The idea of guaranteeing every
American an income by having each person own a share of the economy will
probably be an easy one for present-day American liberals (and the
"moderates" who follow them) to accept. The idea of a "guaranteed annual
wage" has been around for a good many years within liberal circles. The question, however, will be whether these
Americans will care, as I will, about the potential for statist abuse that this
amount of "government intervention" can involve. I will want to separate the mechanism for
economic-sharing from the other functions of the State. Most twentieth century liberals have
considered such worries a chasing, in effect, after goblins. They haven't seen the State as a dangerous
instrument the way classical liberals always have, and rarely even think of how
to chain it down, except out of their concern to protect dissent and shield
minorities from the less humane proclivities of a suspect majority. (The New Left, with its attack on the
"military-industrial complex" instilled some fear and has had much
influence on liberal thought, but raised the point as part of a far-reaching
attack on modern liberalism itself.)
Each of the philosophies has significant points
of difference with the others while sharing other points. They aren't totally contrasting views.

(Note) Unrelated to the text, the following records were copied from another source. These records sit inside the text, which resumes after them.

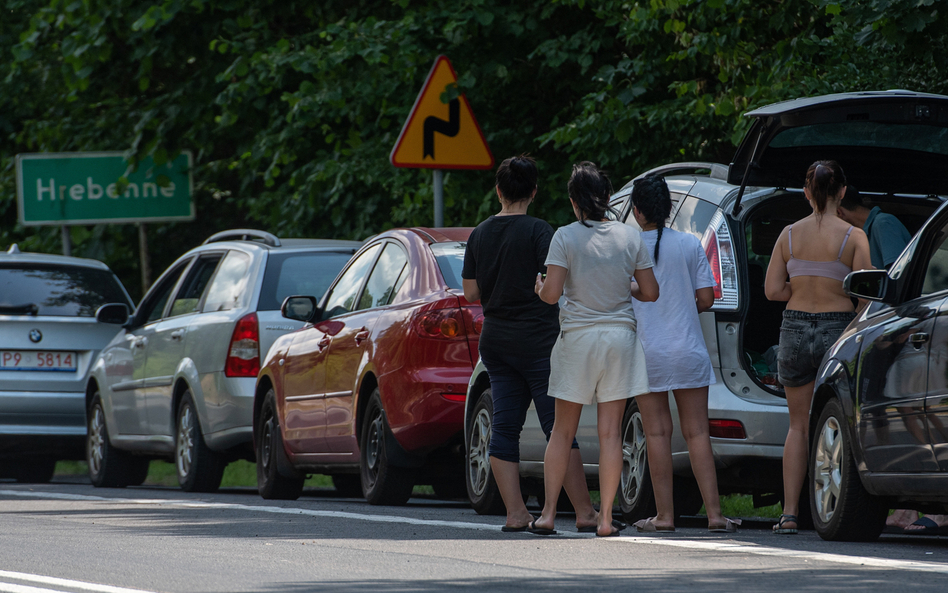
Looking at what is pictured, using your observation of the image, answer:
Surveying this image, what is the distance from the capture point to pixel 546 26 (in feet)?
51.5

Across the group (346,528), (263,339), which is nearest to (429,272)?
(346,528)

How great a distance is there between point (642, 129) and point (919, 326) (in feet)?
20.8

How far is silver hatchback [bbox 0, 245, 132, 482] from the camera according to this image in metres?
14.5

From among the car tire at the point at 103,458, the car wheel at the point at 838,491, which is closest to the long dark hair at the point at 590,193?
the car wheel at the point at 838,491

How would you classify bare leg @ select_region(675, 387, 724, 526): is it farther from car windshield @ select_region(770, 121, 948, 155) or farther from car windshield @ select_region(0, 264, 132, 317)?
car windshield @ select_region(0, 264, 132, 317)

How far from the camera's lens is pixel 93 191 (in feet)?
63.7

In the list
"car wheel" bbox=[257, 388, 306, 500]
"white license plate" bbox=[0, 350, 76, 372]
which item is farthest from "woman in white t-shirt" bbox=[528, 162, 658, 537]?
"white license plate" bbox=[0, 350, 76, 372]

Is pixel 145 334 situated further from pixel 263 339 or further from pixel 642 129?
pixel 642 129

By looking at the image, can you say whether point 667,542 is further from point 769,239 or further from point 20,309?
point 20,309

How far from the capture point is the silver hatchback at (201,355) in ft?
39.8

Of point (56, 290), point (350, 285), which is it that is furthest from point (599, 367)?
point (56, 290)

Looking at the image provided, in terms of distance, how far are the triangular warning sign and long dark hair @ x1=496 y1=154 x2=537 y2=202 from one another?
4141 mm

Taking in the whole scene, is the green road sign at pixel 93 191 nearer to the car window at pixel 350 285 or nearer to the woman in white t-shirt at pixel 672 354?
the car window at pixel 350 285

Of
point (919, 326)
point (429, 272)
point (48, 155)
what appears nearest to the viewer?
point (919, 326)
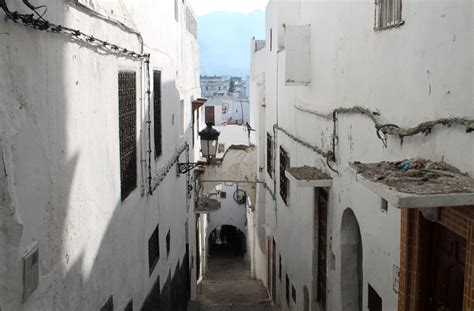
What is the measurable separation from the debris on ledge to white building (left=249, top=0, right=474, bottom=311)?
14 mm

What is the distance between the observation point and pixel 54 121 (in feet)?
13.5

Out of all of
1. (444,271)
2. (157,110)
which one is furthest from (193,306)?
(444,271)

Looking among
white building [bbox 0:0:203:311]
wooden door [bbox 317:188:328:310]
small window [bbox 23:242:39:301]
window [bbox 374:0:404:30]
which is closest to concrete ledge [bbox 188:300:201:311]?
white building [bbox 0:0:203:311]

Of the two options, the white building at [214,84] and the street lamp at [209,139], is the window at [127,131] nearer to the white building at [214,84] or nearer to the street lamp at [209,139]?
the street lamp at [209,139]

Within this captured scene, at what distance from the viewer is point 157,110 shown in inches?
365

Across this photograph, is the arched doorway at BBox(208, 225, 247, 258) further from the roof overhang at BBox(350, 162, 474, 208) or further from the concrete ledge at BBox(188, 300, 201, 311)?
the roof overhang at BBox(350, 162, 474, 208)

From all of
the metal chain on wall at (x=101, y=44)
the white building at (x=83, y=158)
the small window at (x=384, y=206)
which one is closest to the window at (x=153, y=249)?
the white building at (x=83, y=158)

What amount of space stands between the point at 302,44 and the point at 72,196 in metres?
5.46

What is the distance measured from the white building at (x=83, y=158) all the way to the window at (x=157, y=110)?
0.03 meters

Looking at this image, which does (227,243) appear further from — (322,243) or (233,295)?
(322,243)

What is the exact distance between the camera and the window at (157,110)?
8938 mm

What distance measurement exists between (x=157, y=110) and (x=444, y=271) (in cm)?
595

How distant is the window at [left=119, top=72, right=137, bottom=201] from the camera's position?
6.47 metres

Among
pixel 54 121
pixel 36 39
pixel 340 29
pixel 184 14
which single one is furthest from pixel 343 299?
pixel 184 14
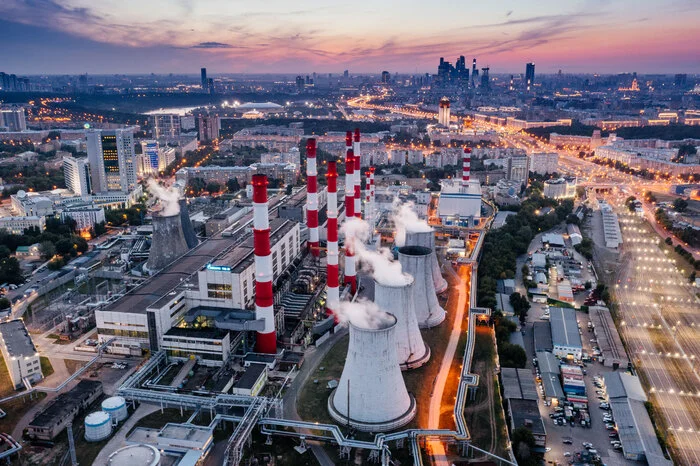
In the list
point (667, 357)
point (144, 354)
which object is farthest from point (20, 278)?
point (667, 357)

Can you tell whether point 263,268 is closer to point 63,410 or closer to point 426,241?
point 63,410

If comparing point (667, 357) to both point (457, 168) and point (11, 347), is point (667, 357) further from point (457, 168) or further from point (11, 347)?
point (457, 168)

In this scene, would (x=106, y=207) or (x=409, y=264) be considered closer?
(x=409, y=264)

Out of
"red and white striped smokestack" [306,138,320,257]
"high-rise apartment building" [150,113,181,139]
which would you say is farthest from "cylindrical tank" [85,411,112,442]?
"high-rise apartment building" [150,113,181,139]

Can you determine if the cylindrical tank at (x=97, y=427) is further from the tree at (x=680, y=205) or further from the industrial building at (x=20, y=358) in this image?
the tree at (x=680, y=205)

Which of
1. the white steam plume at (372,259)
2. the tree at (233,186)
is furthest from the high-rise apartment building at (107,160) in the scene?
the white steam plume at (372,259)

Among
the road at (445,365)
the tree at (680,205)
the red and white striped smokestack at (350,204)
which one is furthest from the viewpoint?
the tree at (680,205)

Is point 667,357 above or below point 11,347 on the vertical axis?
below

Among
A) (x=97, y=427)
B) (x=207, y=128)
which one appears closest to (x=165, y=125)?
(x=207, y=128)
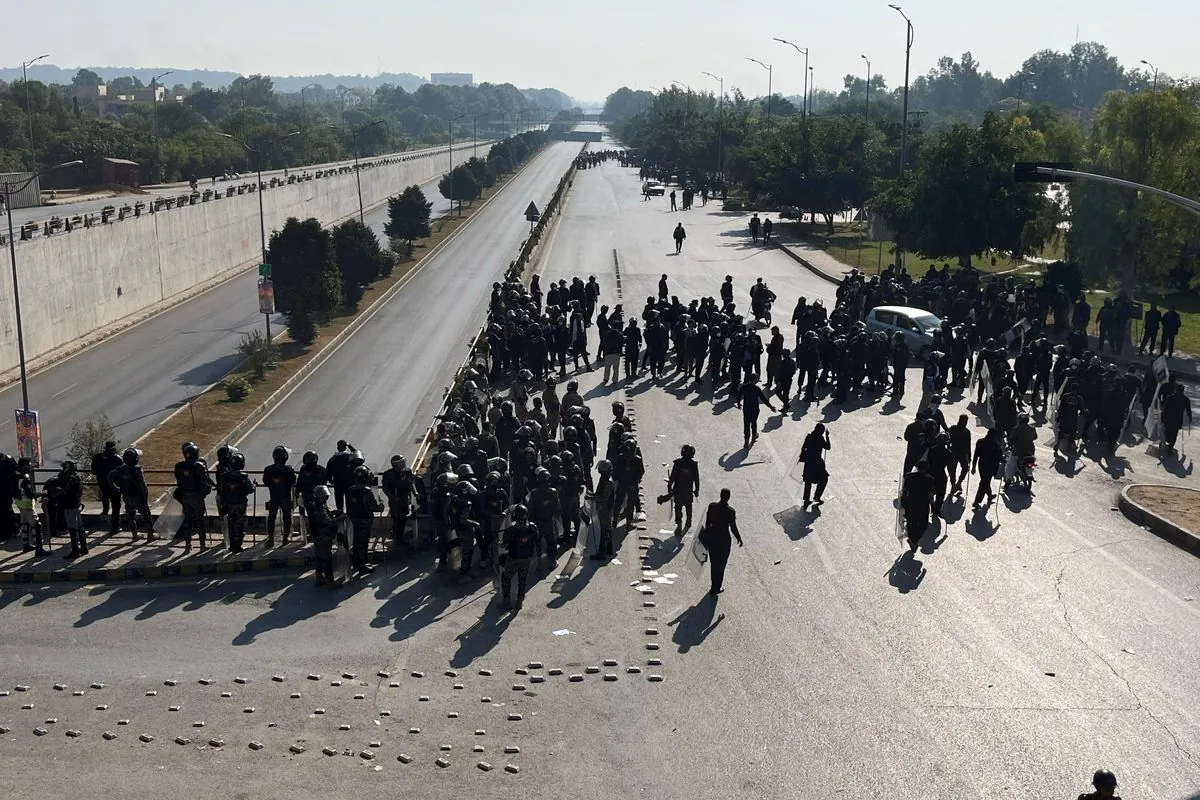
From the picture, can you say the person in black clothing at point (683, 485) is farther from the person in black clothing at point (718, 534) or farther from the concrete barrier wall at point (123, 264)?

There will be elements of each as we go into
the future. To that extent, the earlier
philosophies will be most helpful. Where
they will not be is where their devotees cling to their ideas without realizing
how differently they must be applied to the newly emerging realities.
My concern about a possible failure
to adapt is primarily about my own philosophy, which is today central to the
philosophy of a global market. That is
why we will devote the next three chapters to classical liberalism.
ENDNOTES
[1]. Lassalle's speech can be found in The
German Classics (Albany: J. B. Lyon Company, 1914), Vol. X.